J’aurai tendance à dire aussi qu’une émotion intense chez moi s’accompagne encore d’une sorte de paralysie. L’émotion pourra être le désir ou la crainte d’ailleurs. Par exemple, en cas de désir sexuel fort, je suis littéralement paralysé. Enfant aussi, je faisais souvent des rêves où au milieu de la traversée d’une rue, je ne pouvais plus bouger et je voyais les voitures s’approcher pour m’écraser. Pour conséquence, je n’ai probablement pas un style hystérique. Je veux dire par là que les moments d’extraordinaire tension émotionnelle vive ne s’accompagnent pas d’une accélération des phrases et d’une ponctuation excessive, mais au contraire d’un ralentissement confinant à l’immobilité…

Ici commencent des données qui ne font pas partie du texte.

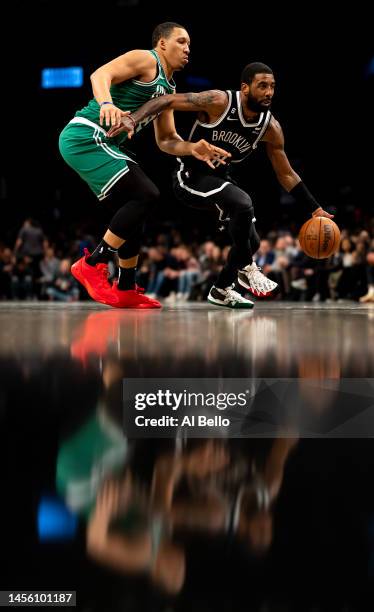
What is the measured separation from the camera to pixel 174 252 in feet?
38.9

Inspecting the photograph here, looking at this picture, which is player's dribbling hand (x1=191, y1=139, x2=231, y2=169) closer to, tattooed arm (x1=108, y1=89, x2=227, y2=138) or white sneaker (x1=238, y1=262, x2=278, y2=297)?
tattooed arm (x1=108, y1=89, x2=227, y2=138)

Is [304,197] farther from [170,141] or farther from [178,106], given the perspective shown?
[178,106]

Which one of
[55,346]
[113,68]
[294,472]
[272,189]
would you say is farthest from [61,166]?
[294,472]

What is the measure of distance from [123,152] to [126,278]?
0.67 m

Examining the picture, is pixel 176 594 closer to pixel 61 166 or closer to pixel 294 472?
pixel 294 472

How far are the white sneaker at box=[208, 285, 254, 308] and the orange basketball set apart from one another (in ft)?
1.67

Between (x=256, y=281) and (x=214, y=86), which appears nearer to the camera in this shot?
(x=256, y=281)

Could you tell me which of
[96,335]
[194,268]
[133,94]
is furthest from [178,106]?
[194,268]

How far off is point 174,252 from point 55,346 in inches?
366

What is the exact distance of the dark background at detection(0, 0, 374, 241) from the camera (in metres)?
13.3

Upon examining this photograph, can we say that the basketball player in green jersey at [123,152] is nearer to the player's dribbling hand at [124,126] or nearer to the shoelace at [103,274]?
the shoelace at [103,274]

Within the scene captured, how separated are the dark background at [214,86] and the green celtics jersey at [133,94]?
8.55 meters

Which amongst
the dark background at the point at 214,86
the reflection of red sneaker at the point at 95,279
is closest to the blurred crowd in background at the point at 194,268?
the dark background at the point at 214,86

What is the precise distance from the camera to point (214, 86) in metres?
15.7
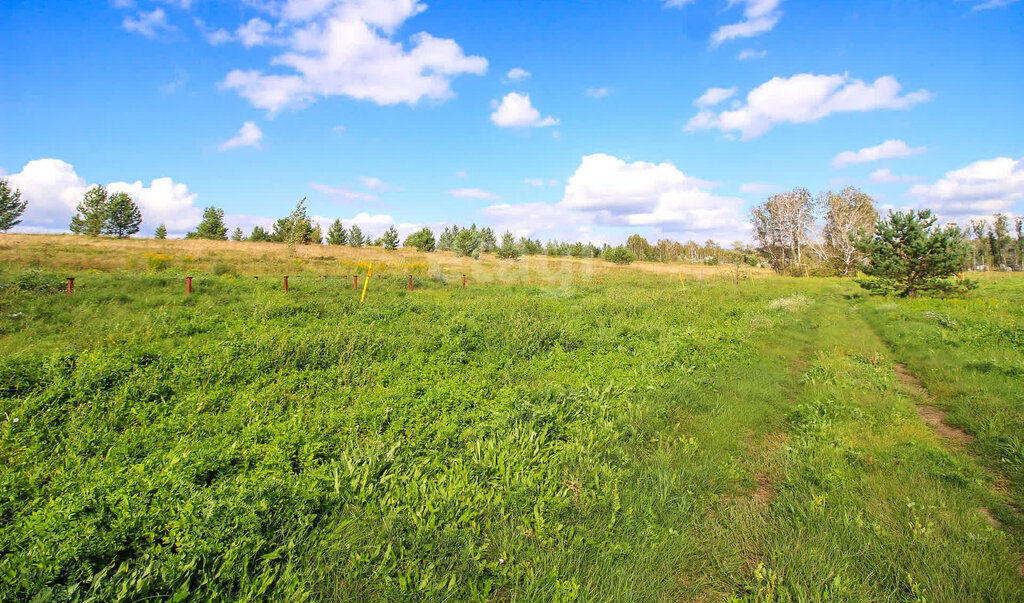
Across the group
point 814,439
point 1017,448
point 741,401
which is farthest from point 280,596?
point 1017,448

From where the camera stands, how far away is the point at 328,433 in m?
5.20

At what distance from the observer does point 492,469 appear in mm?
4230

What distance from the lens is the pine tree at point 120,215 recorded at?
5994cm

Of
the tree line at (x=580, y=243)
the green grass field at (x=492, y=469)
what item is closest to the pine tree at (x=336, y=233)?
the tree line at (x=580, y=243)

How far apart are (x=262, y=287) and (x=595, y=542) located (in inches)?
692

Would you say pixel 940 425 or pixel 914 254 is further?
pixel 914 254

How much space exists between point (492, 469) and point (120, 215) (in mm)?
80787

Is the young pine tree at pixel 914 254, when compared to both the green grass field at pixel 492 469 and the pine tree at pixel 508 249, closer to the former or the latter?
the green grass field at pixel 492 469

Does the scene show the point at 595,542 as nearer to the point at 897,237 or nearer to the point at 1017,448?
the point at 1017,448

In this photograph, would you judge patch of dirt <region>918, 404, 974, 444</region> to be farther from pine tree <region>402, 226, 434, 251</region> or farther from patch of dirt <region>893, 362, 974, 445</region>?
pine tree <region>402, 226, 434, 251</region>

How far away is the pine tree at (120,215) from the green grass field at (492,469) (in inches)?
2710

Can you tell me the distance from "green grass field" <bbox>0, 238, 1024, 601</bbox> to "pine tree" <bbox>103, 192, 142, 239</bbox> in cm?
6884

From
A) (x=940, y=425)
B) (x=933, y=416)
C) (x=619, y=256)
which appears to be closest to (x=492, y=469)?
(x=940, y=425)

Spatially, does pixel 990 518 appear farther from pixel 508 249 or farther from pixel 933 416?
pixel 508 249
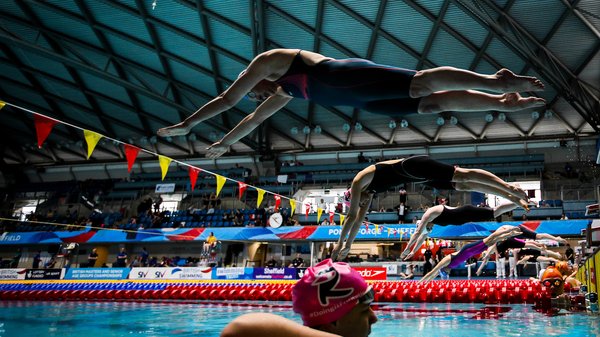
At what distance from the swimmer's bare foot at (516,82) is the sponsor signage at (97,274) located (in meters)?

Bon je vais peut-être conclure en disant que les aspects les plus concrets qui expliquent mon écriture sont ni biographiques ni biologiques au sens émotionnel du terme, mais sont vraiment des caractéristiques de la perception. Je ne sais pas quoi ajouter sur la question… Je vais tenter d’écrire un peu maintenant. J’ai l’impression que cela m’aide pour répondre aux questions. Sinon, je m’arrête trop longtemps entre les phrases et c’est pénible pour les autres ». Un petit rire et il ajoute : « Ce sera pénible plus tard ! ».

Michel Houellebecq a aussi écrit une méthode pour écrire au titre suggestif : Rester vivant. Comme on peut le constater, le premier conseil donner à un poète est de vivre. Vivre pour être en état d’écrire. Mais lui-même pourquoi écrit-il ?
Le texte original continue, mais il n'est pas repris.